#### About this exercise
Start your answer with the line containing "class: Mammalia" and end it with the last line of the records below, retyping every line between exactly and adding nothing.

··········

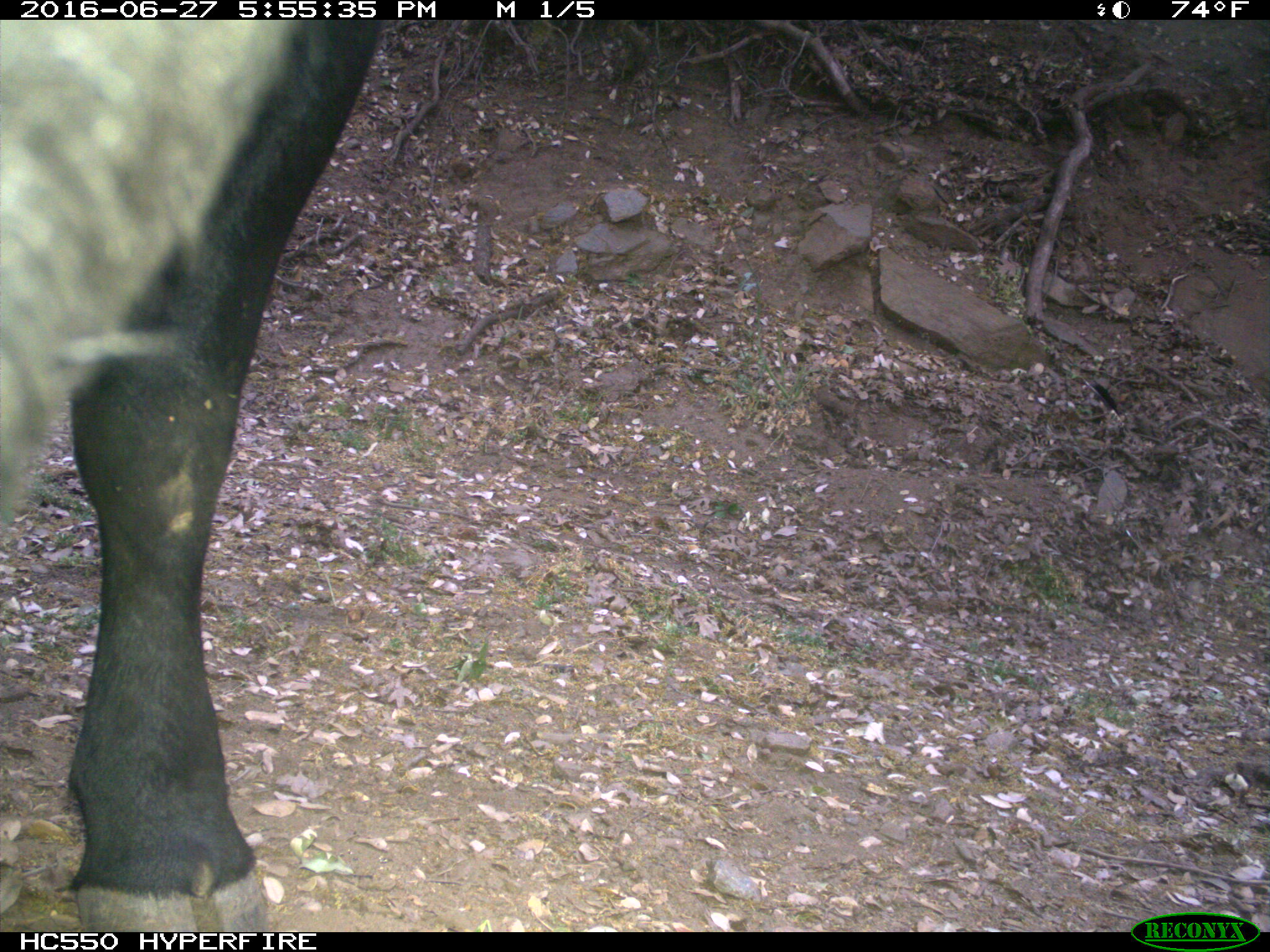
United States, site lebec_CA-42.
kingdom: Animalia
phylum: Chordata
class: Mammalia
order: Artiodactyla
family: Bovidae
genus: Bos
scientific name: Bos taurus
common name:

··········

#### Task result
class: Mammalia
order: Artiodactyla
family: Bovidae
genus: Bos
scientific name: Bos taurus
common name:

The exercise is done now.